### CONSIGNE
Recopiez mot pour mot le passage du texte sur les hormones qui commence par « La haine (yang, ndlr) » et finit par « amour, toutes choses. ».

### EXTRAIT À LIRE
*****

Les hormones ont été au cours de l’évolution les premières molécules d’information apparues chez les unicellulaires, puis au sein des organismes pluricellulaires. Les nouvelles espèces ont développé par la suite deux systèmes d’information parallèles, plus rapides, et aux actions plus précises : le système nerveux et le système immunitaire. En fait, il existe un chevauchement entre les systèmes endocriniens, immunitaires et nerveux, qui utilisent bien souvent les mêmes molécules. Mais toujours dans un but permanent : un équilibre des fonctions vitales, et la survie physique de l’individu.
Le mot « hormone » vient du grec hormôn, qui signifie « exciter ». Donc hormones et filets nerveux, même combat, sauf que le nerf viendra « exciter » une zone très précise, alors que l’hormone est déversée dans le circuit sanguin, et transmise dans tout l’organisme où seules des cellules cibles possédant les bons récepteurs pourront utiliser cette information.
Mais les frontières entre système hormonal et système nerveux sont floues, très floues : il existe des neurones (neurones sécrétoires) qui produisent des substances pour les déverser dans la circulation sanguine, c’est le cas de certains neurones de l’hypothalamus.
De même, certaines substances chimiques servent à la fois d’hormones et de neurotransmetteurs. Ce sera le cas de l’adrénaline, produite par la médulla des surrénales, qui a une action d’éveil et de gestion des efforts dans tout l’organisme, mais aussi de médiateur chimique produit par des neurones pour transmettre l’influx nerveux sur des trajets précis. La sécrétion hormonale n’est pas constante : elle s’effectue par poussées selon des besoins qu’on a appelés « homéostasie », c’est-à-dire l’équilibre permanent de tous les systèmes biologiques.
Mais en fait, le milieu intérieur ne tend pas vers un équilibre, c’est une vue très « chimique » de la biologie. Le milieu intérieur s’organise selon des rythmes et passe par des phases qui ont été bien comprises par les Orientaux. Ceux-ci ont observé l’aspect dynamique et énergétique de ces rythmes, qu’ils ont codifiés selon deux principes opposés et complémentaires, le yin (principe « constructif », d’énergie centripète, nous dirons principe d’anabolisme), et le yang (principe « destructeur” » d’énergie centrifuge, nous dirons principe de catabolisme).
L’essayiste Michel Serres (in Biogée, éditions Le Pommier) ose aller plus loin en décrivant deux lois ou deux forces contraires, l’amour et la haine. Conçues non point comme les émotions que ressentent le cœur et le ventre des hommes et des femmes, mais comme des puissances objectives, libres et mobiles, qui dominent les choses, inertes et vives.
La haine (yang, ndlr) coupe, sépare, distingue, dissout, réduit, analyse, dissémine, tue... ce que l’amour (yin, ndlr) joint, réunit, mêle, associe, construit, harmonise, fait naître, croître et jouir. La haine déchaîne la force énorme qui enchaîne, par amour, toutes choses.

*****

### DONNÉES SOURCES

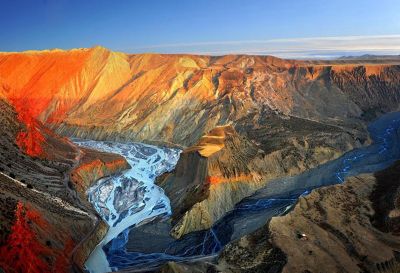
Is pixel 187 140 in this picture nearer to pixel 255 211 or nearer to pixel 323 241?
pixel 255 211

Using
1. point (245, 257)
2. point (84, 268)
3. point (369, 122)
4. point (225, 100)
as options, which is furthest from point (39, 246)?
point (369, 122)

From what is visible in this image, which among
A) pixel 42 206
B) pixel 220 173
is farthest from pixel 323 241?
pixel 42 206

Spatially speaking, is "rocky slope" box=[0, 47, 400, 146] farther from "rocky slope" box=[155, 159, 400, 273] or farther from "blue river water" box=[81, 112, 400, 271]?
"rocky slope" box=[155, 159, 400, 273]

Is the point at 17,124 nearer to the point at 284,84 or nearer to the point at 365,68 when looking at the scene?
the point at 284,84

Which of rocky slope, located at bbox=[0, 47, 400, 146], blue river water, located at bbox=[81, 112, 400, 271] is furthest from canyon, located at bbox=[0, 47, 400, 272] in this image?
blue river water, located at bbox=[81, 112, 400, 271]

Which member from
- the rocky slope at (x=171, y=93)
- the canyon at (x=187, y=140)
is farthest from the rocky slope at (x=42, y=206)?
the rocky slope at (x=171, y=93)
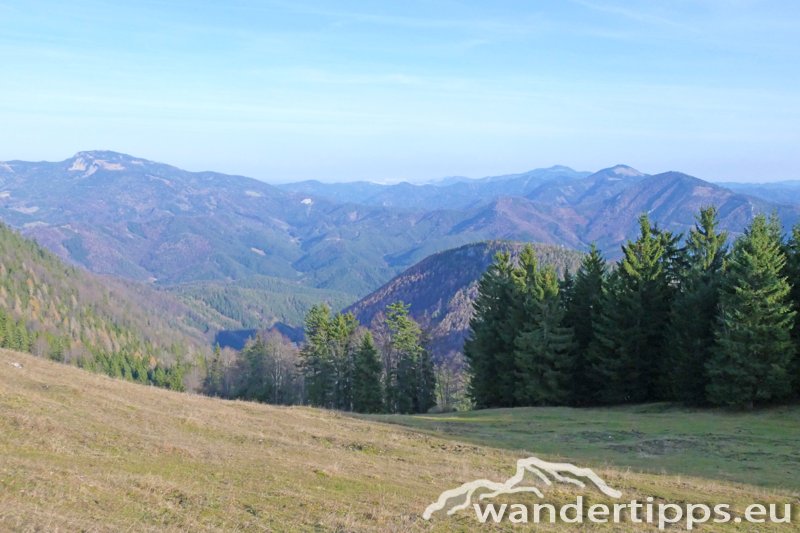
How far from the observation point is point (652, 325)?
157ft

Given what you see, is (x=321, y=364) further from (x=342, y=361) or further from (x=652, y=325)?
(x=652, y=325)

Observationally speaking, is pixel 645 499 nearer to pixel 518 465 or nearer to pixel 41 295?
pixel 518 465

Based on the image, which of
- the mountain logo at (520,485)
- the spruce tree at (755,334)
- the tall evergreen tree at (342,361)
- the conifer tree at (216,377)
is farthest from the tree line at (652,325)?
the conifer tree at (216,377)

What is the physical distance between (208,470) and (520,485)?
9050 mm

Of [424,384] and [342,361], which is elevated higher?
[342,361]

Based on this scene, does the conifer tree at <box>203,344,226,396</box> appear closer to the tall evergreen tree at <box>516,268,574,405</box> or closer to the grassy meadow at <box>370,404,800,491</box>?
the tall evergreen tree at <box>516,268,574,405</box>

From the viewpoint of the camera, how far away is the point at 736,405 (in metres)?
40.4

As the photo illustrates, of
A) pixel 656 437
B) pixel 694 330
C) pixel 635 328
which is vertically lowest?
pixel 656 437

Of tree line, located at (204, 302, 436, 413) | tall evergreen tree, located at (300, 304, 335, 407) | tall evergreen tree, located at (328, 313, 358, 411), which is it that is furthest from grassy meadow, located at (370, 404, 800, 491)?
tall evergreen tree, located at (300, 304, 335, 407)

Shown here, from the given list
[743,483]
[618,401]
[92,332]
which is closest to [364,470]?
[743,483]

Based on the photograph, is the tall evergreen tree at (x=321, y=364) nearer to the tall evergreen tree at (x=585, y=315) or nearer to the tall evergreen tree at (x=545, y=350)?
the tall evergreen tree at (x=545, y=350)

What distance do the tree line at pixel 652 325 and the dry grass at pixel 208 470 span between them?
862 inches

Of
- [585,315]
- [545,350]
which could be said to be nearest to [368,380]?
[545,350]

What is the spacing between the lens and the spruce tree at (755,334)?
39000 millimetres
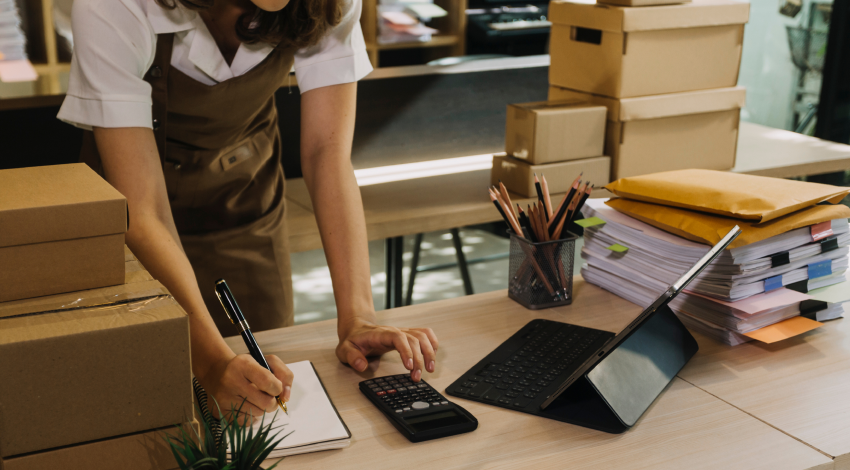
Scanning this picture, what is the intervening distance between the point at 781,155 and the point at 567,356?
5.57 ft

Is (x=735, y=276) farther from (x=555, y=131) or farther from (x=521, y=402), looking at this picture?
(x=555, y=131)

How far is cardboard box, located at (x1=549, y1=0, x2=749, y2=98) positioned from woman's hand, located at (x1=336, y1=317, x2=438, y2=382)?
128 cm

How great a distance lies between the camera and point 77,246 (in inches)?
28.1

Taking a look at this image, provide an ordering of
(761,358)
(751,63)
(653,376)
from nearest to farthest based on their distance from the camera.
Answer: (653,376), (761,358), (751,63)

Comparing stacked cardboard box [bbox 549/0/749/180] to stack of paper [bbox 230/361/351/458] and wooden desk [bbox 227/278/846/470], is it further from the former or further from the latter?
stack of paper [bbox 230/361/351/458]

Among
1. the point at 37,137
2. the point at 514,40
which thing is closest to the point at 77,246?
the point at 37,137

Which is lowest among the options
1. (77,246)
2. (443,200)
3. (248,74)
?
(443,200)

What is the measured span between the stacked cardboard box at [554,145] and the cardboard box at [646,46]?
0.39 feet

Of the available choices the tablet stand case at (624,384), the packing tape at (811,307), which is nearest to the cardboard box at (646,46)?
the packing tape at (811,307)

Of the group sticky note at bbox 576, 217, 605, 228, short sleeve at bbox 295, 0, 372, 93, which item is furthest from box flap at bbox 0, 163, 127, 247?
sticky note at bbox 576, 217, 605, 228

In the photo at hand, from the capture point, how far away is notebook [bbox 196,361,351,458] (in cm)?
82

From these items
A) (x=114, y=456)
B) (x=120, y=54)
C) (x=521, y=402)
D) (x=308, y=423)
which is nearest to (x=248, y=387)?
(x=308, y=423)

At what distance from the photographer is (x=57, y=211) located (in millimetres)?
695

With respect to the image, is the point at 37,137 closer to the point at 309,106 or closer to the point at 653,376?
the point at 309,106
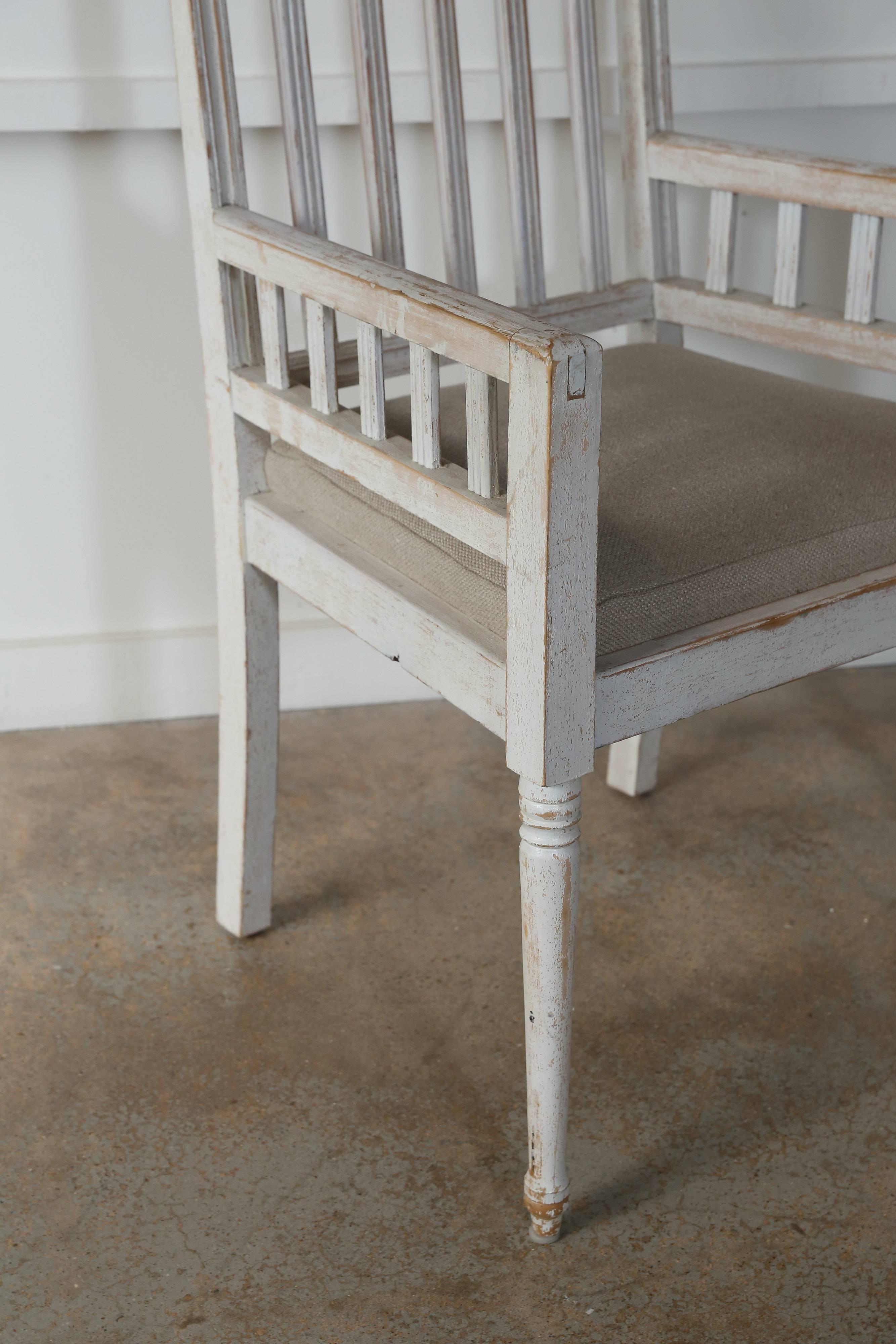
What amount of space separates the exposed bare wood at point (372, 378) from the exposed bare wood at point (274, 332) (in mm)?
120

*****

### RÉSULTAT
La haine (yang, ndlr) coupe, sépare, distingue, dissout, réduit, analyse, dissémine, tue... ce que l’amour (yin, ndlr) joint, réunit, mêle, associe, construit, harmonise, fait naître, croître et jouir. La haine déchaîne la force énorme qui enchaîne, par amour, toutes choses.